Hiromi Aikoh

Reduction of Mercuric Ion and Exhalation of Mercury in Acatalasemic and Normal Mice

A significant difference in the amount of exhaled mercury per hour between normal and acatalasemic mice was observed in 7 of 11 experiments for different periods of time. The total amount of mercury exhaled from acatalasemic mice was significantly higher than those of normal mice. The results confirm that the reduction of mercuric ion to metallic mercury occurs by recycling of mercury in the tissues and reoxidized metallic mercury to mercuric ion by catalase. Mercuric ion was reduced to metallic mercury in the presence of superoxide anion in vitro. The reduction rate of mercuric ion to metallic mercury in the presence of both superoxide anion and cytochrome C or nitro blue tetrazolium was higher than that in the presence of superoxide anion alone, and the reduction of mercuric ion by NADPH or NADH was also observed. The reduction of mercuric ion to metallic mercury by liver homogenates of acatalasemic mice was higher than that of normal mice.
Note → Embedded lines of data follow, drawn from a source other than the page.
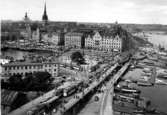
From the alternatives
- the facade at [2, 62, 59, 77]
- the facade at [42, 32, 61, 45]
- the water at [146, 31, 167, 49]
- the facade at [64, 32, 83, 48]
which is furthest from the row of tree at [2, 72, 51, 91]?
the water at [146, 31, 167, 49]

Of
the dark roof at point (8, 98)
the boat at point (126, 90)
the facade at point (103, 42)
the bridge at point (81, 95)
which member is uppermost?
the facade at point (103, 42)

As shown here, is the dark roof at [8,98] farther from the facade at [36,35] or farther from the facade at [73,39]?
the facade at [36,35]

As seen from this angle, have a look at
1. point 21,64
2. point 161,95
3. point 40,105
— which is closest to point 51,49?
point 21,64

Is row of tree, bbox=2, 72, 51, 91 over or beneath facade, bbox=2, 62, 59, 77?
beneath

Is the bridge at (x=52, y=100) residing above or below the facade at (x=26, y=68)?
below

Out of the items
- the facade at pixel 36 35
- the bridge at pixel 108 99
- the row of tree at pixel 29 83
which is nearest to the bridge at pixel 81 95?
the bridge at pixel 108 99

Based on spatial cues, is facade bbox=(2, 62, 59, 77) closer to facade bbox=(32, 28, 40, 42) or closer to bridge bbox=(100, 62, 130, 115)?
bridge bbox=(100, 62, 130, 115)

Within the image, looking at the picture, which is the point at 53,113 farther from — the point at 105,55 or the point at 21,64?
the point at 105,55
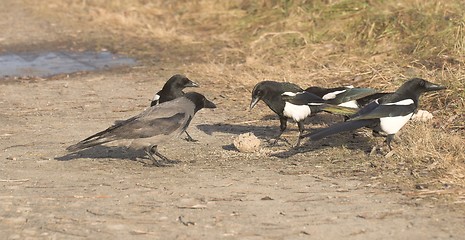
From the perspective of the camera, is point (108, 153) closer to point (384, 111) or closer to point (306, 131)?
point (306, 131)

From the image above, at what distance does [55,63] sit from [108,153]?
501cm

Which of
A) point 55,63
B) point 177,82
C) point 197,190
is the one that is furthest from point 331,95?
point 55,63

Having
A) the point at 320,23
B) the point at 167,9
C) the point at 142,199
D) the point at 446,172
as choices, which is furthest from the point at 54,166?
the point at 167,9

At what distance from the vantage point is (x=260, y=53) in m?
12.0

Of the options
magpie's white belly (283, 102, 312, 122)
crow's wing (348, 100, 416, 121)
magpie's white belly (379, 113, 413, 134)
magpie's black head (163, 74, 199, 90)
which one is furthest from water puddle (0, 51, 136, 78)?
Answer: magpie's white belly (379, 113, 413, 134)

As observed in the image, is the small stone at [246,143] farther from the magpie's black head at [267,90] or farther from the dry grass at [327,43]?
the dry grass at [327,43]

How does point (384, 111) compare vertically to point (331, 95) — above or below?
above

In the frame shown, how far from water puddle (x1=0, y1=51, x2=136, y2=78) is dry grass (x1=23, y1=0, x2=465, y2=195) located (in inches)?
18.2

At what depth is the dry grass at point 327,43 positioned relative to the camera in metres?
8.45

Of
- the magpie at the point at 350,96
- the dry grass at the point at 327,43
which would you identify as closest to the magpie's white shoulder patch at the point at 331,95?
the magpie at the point at 350,96

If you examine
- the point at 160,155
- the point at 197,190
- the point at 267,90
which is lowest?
the point at 160,155

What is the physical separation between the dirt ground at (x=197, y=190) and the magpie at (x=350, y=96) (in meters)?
0.40

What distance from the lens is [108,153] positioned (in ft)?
25.8

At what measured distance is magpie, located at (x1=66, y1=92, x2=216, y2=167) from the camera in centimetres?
725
Mercury uptake in vivo by normal and acatalasemic mice exposed to metallic mercury vapor (203Hg degrees) and injected with metallic mercury or mercuric chloride (203HgCl2).

Levels of mercury in the brain and liver of acatalasemic mice immediately following exposure to metallic mercury vapor or injection of metallic mercury were higher than those found in normal mice. Acatalasemic mice had decreased levels of mercury in the blood and kidneys when the levels were compared with those of normal mice, which indicated that catalase plays a role in oxidizing and taking up mercury. Thus, the brain/blood or liver/blood ratio of mercury concentration in acatalasemic mice was significantly higher than that of normal mice. These results suggest that metallic mercury in the blood easily passed through the blood-brain or blood-liver barrier. The levels of mercury distribution to the kidneys of normal and acatalasemic mice, 1 hr after injection of mercuric chloride solution, were higher than that of normal and acatalasemic mice, respectively, 1 hr after injection of metallic mercury.
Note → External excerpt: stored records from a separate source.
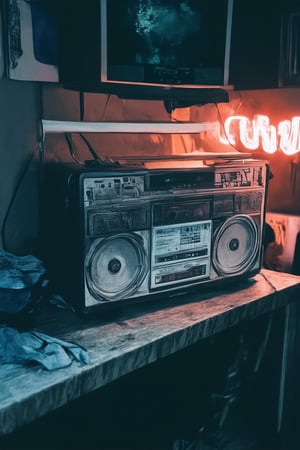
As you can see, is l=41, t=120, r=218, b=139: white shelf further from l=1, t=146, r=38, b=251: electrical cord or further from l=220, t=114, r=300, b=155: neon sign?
l=220, t=114, r=300, b=155: neon sign

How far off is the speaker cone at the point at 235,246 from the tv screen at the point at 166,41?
1.64ft

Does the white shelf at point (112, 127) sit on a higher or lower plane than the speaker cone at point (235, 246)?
higher

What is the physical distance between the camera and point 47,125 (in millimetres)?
1604

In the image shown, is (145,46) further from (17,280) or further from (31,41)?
(17,280)

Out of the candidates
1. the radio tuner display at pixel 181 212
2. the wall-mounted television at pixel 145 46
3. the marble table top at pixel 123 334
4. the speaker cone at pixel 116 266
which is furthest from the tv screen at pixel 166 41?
the marble table top at pixel 123 334

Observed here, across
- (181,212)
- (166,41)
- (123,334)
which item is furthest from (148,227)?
(166,41)

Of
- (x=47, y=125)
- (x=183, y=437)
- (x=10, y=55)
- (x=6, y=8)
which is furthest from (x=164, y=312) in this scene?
(x=6, y=8)

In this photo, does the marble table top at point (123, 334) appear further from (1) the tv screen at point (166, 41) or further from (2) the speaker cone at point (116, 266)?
(1) the tv screen at point (166, 41)

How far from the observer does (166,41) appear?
1.66 metres

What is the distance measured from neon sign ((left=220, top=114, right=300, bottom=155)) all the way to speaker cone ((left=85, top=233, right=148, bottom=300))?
0.89 m

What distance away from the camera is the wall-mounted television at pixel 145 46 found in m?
1.56

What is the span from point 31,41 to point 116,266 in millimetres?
799

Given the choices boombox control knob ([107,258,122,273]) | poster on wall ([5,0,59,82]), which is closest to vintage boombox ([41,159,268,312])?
boombox control knob ([107,258,122,273])

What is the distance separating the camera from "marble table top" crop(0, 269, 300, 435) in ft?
3.66
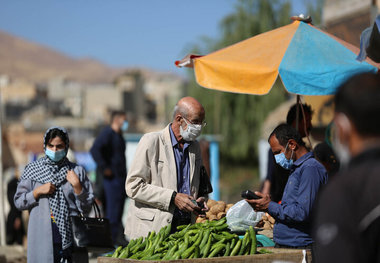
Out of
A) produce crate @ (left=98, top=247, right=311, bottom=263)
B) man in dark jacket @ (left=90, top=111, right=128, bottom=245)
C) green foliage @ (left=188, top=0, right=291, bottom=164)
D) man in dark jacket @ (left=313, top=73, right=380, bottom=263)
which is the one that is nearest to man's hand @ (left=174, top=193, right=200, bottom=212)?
produce crate @ (left=98, top=247, right=311, bottom=263)

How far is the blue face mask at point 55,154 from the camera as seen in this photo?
5141 millimetres

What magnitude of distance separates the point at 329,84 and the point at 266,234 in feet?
4.71

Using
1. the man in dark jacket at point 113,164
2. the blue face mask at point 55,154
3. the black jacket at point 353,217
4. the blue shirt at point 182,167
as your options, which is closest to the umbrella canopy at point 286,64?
the blue shirt at point 182,167

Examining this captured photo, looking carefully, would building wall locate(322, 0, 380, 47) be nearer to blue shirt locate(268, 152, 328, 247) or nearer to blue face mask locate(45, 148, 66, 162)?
blue shirt locate(268, 152, 328, 247)

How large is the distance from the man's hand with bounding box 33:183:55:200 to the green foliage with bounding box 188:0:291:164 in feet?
71.4

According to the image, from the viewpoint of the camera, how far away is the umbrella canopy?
512 cm

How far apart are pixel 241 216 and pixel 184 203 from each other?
1.78ft

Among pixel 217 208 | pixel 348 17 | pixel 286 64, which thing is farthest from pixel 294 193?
pixel 348 17

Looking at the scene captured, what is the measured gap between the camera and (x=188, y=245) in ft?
14.4

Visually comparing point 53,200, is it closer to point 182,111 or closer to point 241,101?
point 182,111

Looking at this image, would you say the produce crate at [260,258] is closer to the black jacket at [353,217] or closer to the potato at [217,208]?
the potato at [217,208]

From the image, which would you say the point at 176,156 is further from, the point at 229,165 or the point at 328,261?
the point at 229,165

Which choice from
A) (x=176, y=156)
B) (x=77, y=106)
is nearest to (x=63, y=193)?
(x=176, y=156)

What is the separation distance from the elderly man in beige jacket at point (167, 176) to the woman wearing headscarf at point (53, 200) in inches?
21.9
Mercury oxidation in vitro by ferric compounds.

Among the ferric compounds studied, cytochrome C, methemoglobin, lactoperoxidase, ferritin and ferric ion, in addition to catalase, had the ability to oxidize metallic mercury in the presence of hydrogen peroxide. On the other hand, hematin, the active center of catalase, did not oxidize metallic mercury. The results are consistent with the increased oxidation and uptake of mercury in the liver by acatalasemia mice.